:: Passage provided

OCaml Documentation Open Thread

Sorry if that’s how the conclusion appeared to you. I don’t recall it that way. We opened up the wiki feature of the ocaml.org github repo for this purpose. AFAICT, no one made much use of it, and nothing from there was ever ported into ocaml.org. Ideas and discussion are great, but more important is that we need people to do the work. We have systematically failed to get more manpower on ocaml.org.

You’re right. There was a lot of resistance to the idea at the time and my memory preserved that part and threw out the conclusion. Sorry.

I did do some work on the wiki before realizing nobody else was touching it.

Also, there’s a problem with using a github wiki – the feel is off. It doesn’t feel like a sanctioned community wiki, which doesn’t persuade anyone to contribute or consult it. Which is fine if enough people decide to use it anyway, but it makes it hard to get started.

::::
:: Data provided

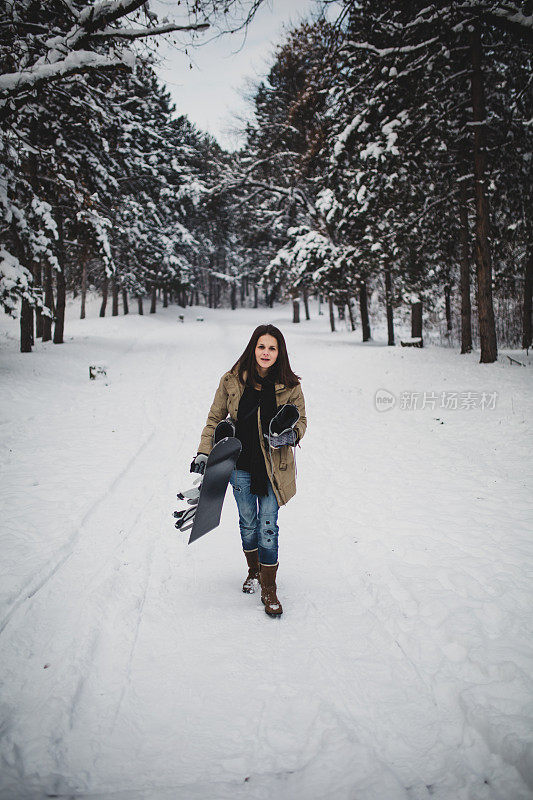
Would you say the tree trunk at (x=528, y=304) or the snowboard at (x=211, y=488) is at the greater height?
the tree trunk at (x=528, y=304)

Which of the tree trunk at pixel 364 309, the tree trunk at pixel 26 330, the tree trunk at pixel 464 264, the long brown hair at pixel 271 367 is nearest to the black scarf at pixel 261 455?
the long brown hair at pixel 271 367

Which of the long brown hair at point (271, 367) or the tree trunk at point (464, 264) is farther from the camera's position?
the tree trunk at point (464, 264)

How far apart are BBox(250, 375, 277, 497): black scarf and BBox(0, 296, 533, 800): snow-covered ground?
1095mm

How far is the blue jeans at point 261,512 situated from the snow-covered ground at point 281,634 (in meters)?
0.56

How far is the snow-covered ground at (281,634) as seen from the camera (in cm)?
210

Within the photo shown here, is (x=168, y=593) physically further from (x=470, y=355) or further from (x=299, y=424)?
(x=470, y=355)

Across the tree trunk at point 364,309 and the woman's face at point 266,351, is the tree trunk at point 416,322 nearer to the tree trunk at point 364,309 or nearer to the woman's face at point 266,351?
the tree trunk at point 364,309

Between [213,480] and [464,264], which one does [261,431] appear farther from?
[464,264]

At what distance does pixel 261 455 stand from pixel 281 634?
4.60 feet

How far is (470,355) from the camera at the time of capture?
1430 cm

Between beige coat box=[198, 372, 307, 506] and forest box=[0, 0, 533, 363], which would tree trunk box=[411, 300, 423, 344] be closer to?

::::
:: Data provided

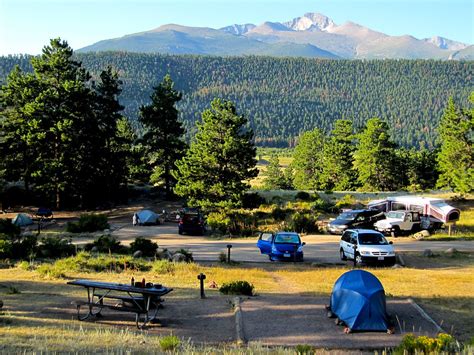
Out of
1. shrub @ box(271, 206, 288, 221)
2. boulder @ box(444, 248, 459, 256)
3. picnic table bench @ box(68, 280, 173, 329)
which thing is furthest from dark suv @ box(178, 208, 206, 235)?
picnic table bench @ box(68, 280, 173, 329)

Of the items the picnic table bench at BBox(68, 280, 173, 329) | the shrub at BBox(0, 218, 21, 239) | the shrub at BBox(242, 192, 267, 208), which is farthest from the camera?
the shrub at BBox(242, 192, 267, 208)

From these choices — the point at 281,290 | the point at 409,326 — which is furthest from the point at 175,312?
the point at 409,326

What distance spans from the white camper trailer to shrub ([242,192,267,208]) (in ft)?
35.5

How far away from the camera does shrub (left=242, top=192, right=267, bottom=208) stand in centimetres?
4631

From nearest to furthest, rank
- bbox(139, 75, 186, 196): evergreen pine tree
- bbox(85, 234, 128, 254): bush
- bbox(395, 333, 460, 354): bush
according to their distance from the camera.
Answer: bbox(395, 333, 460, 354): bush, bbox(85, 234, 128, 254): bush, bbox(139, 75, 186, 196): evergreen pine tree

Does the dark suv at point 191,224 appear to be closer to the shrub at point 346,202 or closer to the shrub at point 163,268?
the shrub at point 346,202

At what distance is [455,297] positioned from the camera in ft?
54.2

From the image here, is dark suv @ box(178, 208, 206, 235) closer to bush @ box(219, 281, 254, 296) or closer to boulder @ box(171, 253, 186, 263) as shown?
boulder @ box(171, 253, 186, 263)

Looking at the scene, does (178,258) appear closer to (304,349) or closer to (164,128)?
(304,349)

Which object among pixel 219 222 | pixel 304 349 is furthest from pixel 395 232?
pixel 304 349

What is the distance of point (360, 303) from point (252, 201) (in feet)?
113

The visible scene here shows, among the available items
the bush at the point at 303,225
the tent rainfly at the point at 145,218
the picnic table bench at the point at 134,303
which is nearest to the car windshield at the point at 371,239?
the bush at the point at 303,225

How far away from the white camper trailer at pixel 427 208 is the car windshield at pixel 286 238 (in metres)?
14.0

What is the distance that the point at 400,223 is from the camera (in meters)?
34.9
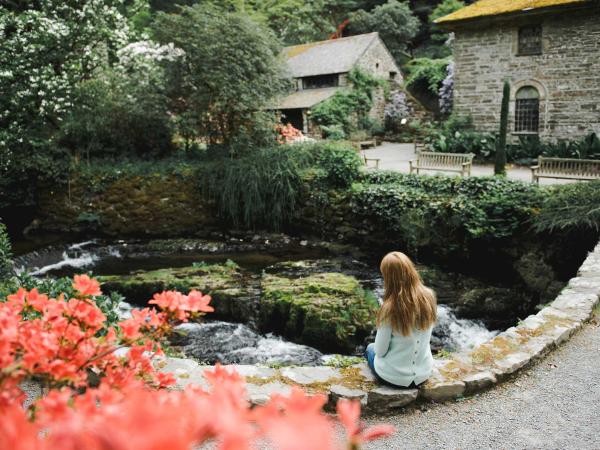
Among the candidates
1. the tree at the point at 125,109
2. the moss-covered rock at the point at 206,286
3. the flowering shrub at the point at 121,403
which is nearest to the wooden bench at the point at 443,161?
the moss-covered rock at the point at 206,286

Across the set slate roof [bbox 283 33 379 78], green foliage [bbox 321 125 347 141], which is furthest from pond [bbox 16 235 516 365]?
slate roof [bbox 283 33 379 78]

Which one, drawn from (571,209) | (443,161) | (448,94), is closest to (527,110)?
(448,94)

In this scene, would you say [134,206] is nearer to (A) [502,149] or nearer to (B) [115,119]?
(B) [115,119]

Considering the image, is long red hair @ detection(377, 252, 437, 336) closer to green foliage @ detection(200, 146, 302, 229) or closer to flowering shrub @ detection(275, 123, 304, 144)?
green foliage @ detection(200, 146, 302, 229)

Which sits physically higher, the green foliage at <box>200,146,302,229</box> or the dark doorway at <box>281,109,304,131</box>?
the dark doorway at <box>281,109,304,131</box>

::::

Task to complete → Please continue the OCaml documentation forum thread from where it stops.

Response below →
Right, the GitHub wiki was a compromise. IIRC what you really wanted was for ocaml.org to directly support wiki like editing somehow. But there was pushback on that for a couple of reasons. One was the “how”. What software to use. All wiki software is pretty bad as far as I know, and prevents you from having pages with arbitrarily customizable layouts and other features such as the blog feed list, opam package list, etc. Also, it was argued that wikis often devolve into a mess unless there is some careful oversight of the content. It was felt that submitting PRs provided exactly this because some experienced member of the team ends up having to review the change.

No doubt the current solution is also not working since we get essentially no contributions. I’m not sure what is the reason. Is it the implementation or just the fact of being a small community or something else.

So I’ve been submitting some small contributions for the last couple of days. A few notes:

  1. I didn’t know that the “edit this page” button was what it was (fixed). It still might be a good idea to make the capacity more prominent, but I’m not sure what the right mechanism might be.
  2. Requiring that changes be approved seems like a good idea, but it’s pretty heavyweight having to fork a repo and do the entire git dance in order to alter a few words. I’m not sure what would work better, though. It needs to be thought about.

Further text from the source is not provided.